La NASA a annoncé que la prochaine fenêtre de lancement d’Artemis 1 s’ouvrira à 20h17, heure française, le samedi 3 septembre. Risques météorologiques.

Au cours de la conférence de presse tant attendue qui s’est tenue dans la nuit française du 30 au 31 août, la NASA a annoncé la prochaine fenêtre dans laquelle le lancement d’Artemis 1 sera à nouveau tenté, la première mission (un test de démonstration sans pilote) du programme qui ramènera le homme sur la lune dans les prochaines années. La fenêtre utile s’ouvrira à 20h17 heure française le samedi 3 septembre et se fermera deux heures plus tard. C’est une décision curieuse, sachant que des créneaux de lancement alternatifs avaient déjà été annoncés par l’agence aérospatiale américaine en cas de problème avec la première. C’était le vendredi 2 septembre (évidemment il n’y a pas assez de temps pour résoudre le problème apparu dans le système de purge lié au moteur 3) et le mardi 6 septembre. Changer la date de lancement d’une fusée est un problème complexe pour la simple raison que les corps célestes sont en mouvement constant et que les distances et les trajectoires sont modifiées. Autant dire que les fenêtres utiles pour rejoindre Mars s’ouvrent tous les 2 ans environ, faute de quoi le voyage serait trop long et coûteux en carburant.

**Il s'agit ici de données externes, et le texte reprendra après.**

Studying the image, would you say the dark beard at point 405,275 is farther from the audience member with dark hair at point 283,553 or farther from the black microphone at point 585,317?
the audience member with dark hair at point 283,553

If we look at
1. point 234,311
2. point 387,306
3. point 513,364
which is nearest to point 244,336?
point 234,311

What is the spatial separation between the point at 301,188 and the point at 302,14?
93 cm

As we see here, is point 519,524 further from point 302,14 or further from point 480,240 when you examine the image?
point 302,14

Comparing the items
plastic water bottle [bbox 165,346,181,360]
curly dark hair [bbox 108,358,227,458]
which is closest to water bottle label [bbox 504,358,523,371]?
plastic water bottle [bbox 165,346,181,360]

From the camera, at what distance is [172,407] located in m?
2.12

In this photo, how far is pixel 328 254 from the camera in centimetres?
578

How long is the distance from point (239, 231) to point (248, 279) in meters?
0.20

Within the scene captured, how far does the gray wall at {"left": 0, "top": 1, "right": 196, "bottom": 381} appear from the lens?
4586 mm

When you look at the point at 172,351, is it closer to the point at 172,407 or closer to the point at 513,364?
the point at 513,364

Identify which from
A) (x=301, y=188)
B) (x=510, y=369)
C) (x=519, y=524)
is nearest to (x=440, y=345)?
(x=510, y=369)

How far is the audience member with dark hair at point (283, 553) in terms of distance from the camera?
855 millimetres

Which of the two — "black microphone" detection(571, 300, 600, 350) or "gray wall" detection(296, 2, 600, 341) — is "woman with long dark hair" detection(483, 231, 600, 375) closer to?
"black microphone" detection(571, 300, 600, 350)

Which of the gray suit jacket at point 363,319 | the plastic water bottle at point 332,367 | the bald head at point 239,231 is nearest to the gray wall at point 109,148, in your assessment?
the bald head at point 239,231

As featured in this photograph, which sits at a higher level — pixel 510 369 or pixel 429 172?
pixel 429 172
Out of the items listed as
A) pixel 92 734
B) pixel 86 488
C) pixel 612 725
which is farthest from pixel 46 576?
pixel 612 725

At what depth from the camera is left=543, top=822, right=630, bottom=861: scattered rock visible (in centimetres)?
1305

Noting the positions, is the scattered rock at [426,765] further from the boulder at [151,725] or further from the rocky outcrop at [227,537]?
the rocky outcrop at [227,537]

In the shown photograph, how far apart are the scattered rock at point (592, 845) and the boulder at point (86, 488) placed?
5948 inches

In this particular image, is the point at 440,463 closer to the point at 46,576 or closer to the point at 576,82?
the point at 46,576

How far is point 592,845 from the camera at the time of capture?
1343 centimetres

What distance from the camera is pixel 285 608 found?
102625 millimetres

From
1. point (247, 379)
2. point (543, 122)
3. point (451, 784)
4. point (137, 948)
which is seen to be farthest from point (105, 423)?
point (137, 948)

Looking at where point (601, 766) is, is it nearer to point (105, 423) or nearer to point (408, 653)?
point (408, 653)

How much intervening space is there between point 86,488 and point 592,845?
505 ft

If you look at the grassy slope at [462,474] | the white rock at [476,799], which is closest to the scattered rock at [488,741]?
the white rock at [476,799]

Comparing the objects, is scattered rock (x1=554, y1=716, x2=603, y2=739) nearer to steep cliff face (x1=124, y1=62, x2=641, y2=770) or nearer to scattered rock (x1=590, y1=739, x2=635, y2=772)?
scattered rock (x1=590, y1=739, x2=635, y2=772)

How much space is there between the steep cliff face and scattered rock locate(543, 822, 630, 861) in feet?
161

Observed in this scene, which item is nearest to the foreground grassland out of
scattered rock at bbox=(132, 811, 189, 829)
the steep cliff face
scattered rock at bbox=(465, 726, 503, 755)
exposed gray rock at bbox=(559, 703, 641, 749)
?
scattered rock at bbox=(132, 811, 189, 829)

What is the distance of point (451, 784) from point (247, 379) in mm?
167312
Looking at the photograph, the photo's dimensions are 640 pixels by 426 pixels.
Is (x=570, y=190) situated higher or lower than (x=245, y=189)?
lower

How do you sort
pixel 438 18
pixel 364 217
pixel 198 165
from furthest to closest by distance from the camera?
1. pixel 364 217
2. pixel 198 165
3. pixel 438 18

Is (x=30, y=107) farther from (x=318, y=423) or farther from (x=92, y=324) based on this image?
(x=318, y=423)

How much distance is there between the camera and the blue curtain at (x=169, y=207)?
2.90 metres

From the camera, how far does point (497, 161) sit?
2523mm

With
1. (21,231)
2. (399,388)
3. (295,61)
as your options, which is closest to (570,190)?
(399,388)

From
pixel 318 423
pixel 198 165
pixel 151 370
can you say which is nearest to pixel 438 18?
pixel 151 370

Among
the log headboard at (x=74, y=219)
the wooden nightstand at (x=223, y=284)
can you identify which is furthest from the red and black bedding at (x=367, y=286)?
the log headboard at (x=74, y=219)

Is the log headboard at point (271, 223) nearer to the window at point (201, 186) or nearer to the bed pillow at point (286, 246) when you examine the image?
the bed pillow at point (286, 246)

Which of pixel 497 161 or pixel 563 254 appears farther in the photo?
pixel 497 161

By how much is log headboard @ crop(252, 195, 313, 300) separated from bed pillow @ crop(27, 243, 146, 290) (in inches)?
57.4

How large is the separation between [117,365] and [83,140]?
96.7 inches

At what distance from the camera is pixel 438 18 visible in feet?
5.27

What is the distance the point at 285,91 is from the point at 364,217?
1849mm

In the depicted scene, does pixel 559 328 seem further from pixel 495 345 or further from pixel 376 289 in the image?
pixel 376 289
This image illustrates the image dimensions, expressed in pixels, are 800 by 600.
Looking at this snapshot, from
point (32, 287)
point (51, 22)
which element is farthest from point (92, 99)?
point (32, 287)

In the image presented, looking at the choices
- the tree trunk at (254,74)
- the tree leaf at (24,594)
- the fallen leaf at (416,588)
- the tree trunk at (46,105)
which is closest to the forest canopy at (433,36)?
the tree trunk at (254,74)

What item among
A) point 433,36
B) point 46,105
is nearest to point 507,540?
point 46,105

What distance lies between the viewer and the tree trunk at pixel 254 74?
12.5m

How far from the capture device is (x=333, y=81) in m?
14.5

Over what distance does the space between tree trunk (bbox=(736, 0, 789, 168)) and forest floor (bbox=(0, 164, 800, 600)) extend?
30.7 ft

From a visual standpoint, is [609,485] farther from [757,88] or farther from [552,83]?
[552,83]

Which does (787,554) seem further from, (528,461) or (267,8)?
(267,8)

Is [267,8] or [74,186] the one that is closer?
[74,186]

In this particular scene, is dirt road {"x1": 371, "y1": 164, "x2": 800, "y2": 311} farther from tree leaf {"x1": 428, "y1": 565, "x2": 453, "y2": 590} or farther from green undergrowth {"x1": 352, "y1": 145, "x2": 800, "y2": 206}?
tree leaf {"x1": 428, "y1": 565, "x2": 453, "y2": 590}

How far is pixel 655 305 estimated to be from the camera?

Lundi 29 août, le lancement a été reporté car le moteur 3 (un RS-25 dérivé de la navette spatiale) qui alimente l’étage central du lance-roquettes géant Space Launch System (SLS) n’a pas atteint la bonne température comme les autres trois, c’est-à-dire qu’il n’a pas refroidi à – 250 ° C. Il s’agit d’une procédure fondamentale qui est réalisée en « purgeant » le propulseur à hydrogène liquide et qui sert à éviter les chocs potentiels lors du démarrage des moteurs, comme l’expliquent les ingénieurs de la NASA. Le Dr John Honeycutt, qui dirige le projet SLS au Marshall Space Flight du NASA Center en Alabama, a expliqué que pendant le compte à rebours, les moteurs 1, 2 et 4 se sont approchés de cette température, tandis que les moteurs 3 ne se sont pas suffisamment refroidis. Les scientifiques pensent qu’il n’y a pas de problème avec le moteur, mais avec un capteur qui ne détecte pas correctement la température. Son remplacement nécessiterait le déplacement du SLS de la rampe de lancement 39B du Kennedy Space Center (KSC) vers le hangar, une opération qui retarderait le lancement de plusieurs semaines. Étant donné que d’autres capteurs ont détecté que le moteur 3 obtenait des niveaux appropriés d’hydrogène liquide pendant la purge, il est possible que le lancement puisse se dérouler en toute sécurité. Mais la NASA analyse toujours attentivement les données avant de prendre la décision finale.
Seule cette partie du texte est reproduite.